18 May 2012
For the country to overcome inequality, South Africans must reach consensus on both workers’ wages and executive pay rates, and speeding up the creation of new jobs, says Economic Development Minister Ebrahim Patel.
Speaking at the Next Economy National Dialogue on income inequality in Parliament, Cape Town on Thursday, Patel singled out figures in the 2010 household survey that revealed that the top 10% of earners in South Africa took home salaries that were 101 times higher than the bottom 10% of earners.
“When what one person takes away is so disproportionally larger than what another takes away, the social glue that holds society together weakens,” he said, adding that income inequality also suppressed the market, as fewer people were able to buy goods and services.
Effective partnerships needed
What was needed were more effective partnerships between all sections of society.
“If partnership can do what it did to the Japanese economy after the end of the Second World War, or the German economy, or to a number of other successful economies, partnership needs a sense of being in something together,” Patel said.
He highlighted the progress that Brazil had made in overcoming inequality since the mid-1990s, even though, between 2000 and 2008, Brazil and South Africa had grown at nearly the same rate – Brazil at 3.5%, South Africa at 3.6%.
The government was addressing inequality largely through social grants, the country’s regressive tax system, and free or subsidised basic services.
New job opportunities key
However, this wasn’t enough, Patel said, adding that the government alone would never be able to overcome inequality in South Africa.
“We have got to build, to a greater and greater extent, opportunities for employment, for jobs, for decent work, as the principle means out of poverty.”
While over 300 000 new jobs had been added over the last 12 months, just over 400 000 new jobs had been added since the adoption of the New Growth Path 18 months ago – compared to the previous 18 months preceding the adoption of the new policy, when the country lost over 600 000 jobs.
“But not withstanding that jobs growth, we are hardly making a dent in jobs growth, we are hardly making a dent in unemployment levels,” Patel said.

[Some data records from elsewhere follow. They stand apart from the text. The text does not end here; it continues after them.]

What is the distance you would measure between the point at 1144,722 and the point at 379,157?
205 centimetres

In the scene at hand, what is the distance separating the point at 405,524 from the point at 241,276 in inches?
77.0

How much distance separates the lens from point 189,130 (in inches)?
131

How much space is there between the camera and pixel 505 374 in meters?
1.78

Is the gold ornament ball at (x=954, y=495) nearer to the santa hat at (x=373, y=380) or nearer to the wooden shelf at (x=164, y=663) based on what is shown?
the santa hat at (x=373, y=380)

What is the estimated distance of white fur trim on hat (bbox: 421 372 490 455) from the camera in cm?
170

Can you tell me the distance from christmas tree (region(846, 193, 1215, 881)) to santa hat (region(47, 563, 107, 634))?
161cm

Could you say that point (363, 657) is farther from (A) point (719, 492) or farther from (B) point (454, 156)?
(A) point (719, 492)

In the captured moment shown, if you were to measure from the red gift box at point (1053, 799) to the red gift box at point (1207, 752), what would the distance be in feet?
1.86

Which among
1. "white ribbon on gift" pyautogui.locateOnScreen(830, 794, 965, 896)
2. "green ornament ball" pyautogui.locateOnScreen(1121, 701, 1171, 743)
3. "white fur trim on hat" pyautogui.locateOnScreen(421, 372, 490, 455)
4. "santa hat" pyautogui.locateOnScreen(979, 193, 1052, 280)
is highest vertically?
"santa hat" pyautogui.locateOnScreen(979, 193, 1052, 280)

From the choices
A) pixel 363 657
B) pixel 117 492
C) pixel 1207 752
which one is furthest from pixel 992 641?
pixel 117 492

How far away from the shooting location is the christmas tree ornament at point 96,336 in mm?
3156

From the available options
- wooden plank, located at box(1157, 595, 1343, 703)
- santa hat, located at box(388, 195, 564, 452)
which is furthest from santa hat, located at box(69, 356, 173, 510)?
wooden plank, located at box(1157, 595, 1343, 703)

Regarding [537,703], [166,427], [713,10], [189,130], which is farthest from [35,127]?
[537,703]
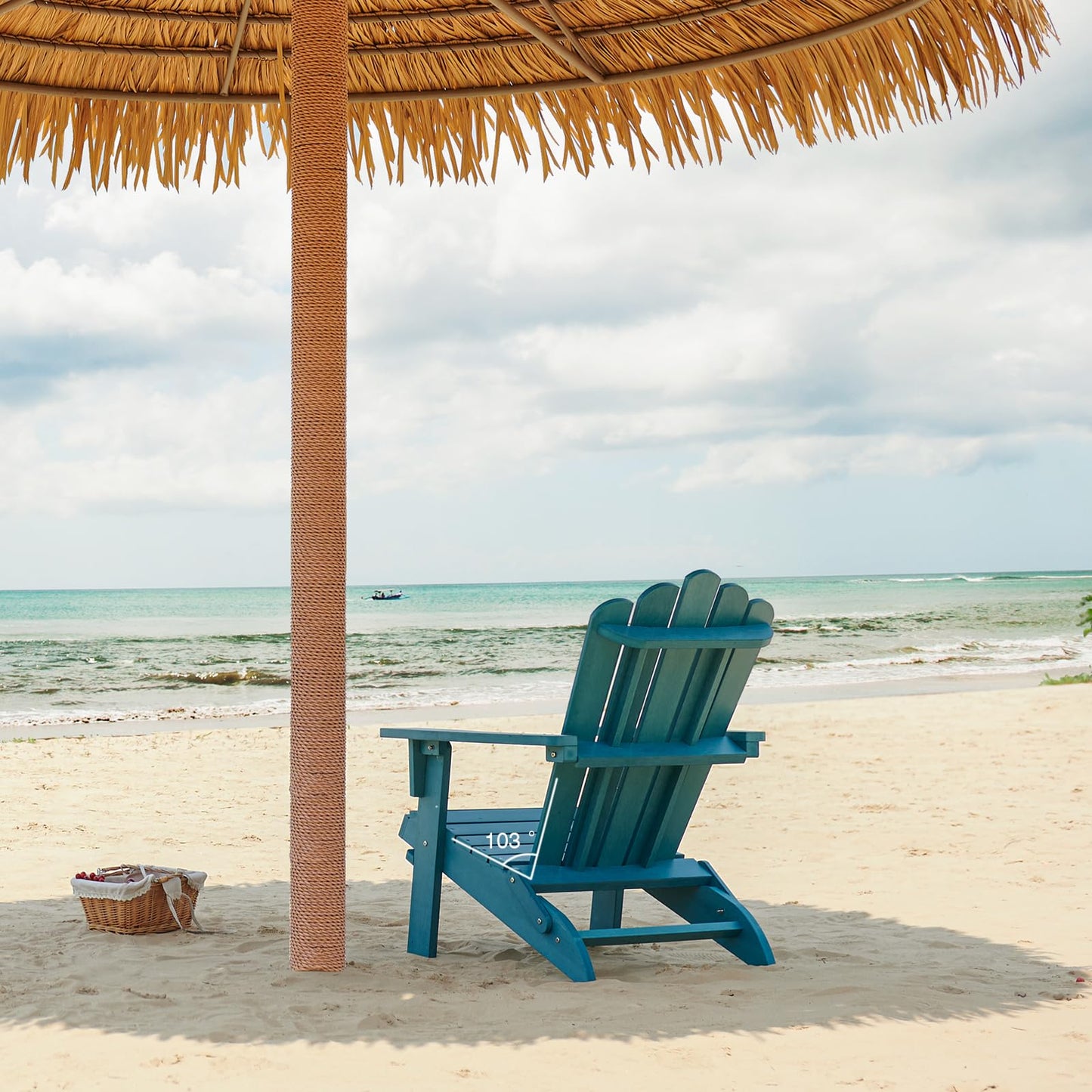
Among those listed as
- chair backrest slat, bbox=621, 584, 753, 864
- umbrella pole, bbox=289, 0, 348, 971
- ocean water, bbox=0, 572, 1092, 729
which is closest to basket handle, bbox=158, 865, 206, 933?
umbrella pole, bbox=289, 0, 348, 971

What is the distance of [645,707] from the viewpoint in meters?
2.73

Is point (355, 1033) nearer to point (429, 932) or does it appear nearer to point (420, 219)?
point (429, 932)

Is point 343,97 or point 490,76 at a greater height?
point 490,76

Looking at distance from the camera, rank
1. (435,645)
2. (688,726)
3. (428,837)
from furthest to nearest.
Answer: (435,645) → (428,837) → (688,726)

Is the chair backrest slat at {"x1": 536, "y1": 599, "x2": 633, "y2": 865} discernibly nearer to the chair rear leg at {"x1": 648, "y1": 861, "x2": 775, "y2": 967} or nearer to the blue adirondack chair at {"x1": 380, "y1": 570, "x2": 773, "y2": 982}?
the blue adirondack chair at {"x1": 380, "y1": 570, "x2": 773, "y2": 982}

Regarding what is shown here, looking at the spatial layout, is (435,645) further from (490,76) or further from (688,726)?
(688,726)

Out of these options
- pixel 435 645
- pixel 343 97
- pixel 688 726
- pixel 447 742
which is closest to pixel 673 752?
pixel 688 726

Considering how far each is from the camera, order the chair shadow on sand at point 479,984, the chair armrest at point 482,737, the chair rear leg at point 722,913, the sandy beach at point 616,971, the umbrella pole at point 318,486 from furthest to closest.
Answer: the chair rear leg at point 722,913
the umbrella pole at point 318,486
the chair armrest at point 482,737
the chair shadow on sand at point 479,984
the sandy beach at point 616,971

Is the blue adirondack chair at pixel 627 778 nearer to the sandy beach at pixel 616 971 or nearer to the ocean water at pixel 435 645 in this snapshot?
the sandy beach at pixel 616 971

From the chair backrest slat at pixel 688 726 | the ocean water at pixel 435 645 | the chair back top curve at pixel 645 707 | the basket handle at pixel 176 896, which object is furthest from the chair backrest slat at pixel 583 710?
the ocean water at pixel 435 645

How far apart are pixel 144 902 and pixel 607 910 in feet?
4.11

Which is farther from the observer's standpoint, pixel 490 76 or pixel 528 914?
pixel 490 76

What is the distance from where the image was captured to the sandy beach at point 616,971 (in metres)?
2.18

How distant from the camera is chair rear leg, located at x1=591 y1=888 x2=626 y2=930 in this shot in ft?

CEOs must disclose pay packages: Vavi
Also addressing the debate in Parliament, Congress of South African Trade Unions (Cosatu) secretary-general Zwelinzima Vavi said that at a youth wage subsidy – an idea first mooted by the National Treasury – would only address unemployment in the short term.
Vavi acknowledged that unemployment was the biggest problem the country faced, but said that at the same time, one couldn’t look away from the issue of high pay, adding that the country needed a mechanism to get chief executives to disclose the level of their pay packages.
He agreed with the 2011 report and findings of the UK High Pay Commission, that shareholders should be given more power to vote on the pay packages and bonuses of top executives.
He said top South African executives wanted to measure their packages with those of other developed countries, while at the same time arguing that workers had to be paid on par with other developing countries.
Vavi pointed out that top executives in South Africa earned 1 728 times the average worker in their respective companies, while this gap was only at 319 times in the US.
Business sector ‘unfairly demonised’
Bobby Godsell, chairman of Business Leadership South Africa, who backed the idea of setting up a commission to examine corporate pay as the UK had done, said the business sector was often unfairly demonised.
Business owners and business leaders were not only after money when running a company, but also wanted to build good companies and make a contribution to society.
Top executives had to be remunerated accordingly, he said.
In response to Vavi’s assertion that inequality was increasingly dividing the country along class lines, Nazmeera Moola, head of macro-strategy at Macquarie First South, stressed that the country needed to create more jobs, no matter the scale of remuneration.
“There is class warfare, and the warfare is between those who have formal sector jobs and those that don’t,” Moola said.
What would relieve unemployment and narrow the gap between the rich and poor, she said, was if the country helped smaller firms to hire more workers.
UK High Pay Commission chairperson joins debate
Joining the debate in Cape Town on Thursday, Deborah Hargreaves, chairperson of the UK High Pay Commission, said the commission had developed a 12-point plan which had subsequently been adopted by the Labour party.
Hargreaves said the plan included a call to give shareholders a binding vote on chief executives’ pay or exist bonuses.
She said the UK government was currently drafting regulations around executive pay which included making allowances for more diversity on companies’ remuneration committees, and the calculation of a single figure around which executive pay could be structured.
However, she said the UK government had not turned down a more controversial idea to have employee representative on remuneration committees.
She said massive distortions in pay destabilised economic growth as it drew many of the brightest minds to the financial sector, away from the industrial sector. It also demoralised those in the workforce who felt that pay rates were unfair.
There was also evidence that more equal societies attracted more entrepreneurship.
She said the top 0.1% of income earners in the UK (earning more than £500 000 and consisting of 36 000 people) saw their pay rise by 64% between 1997 and 2008, while the income of middle-income earners rose only by seven percent over the same period.
In a recent British survey that asked how much top executives should be paid, most people polled said top executives should be paid between £500 000 and £700 000 pounds – a massive contrast to the average top pay of £4.2-million, she said.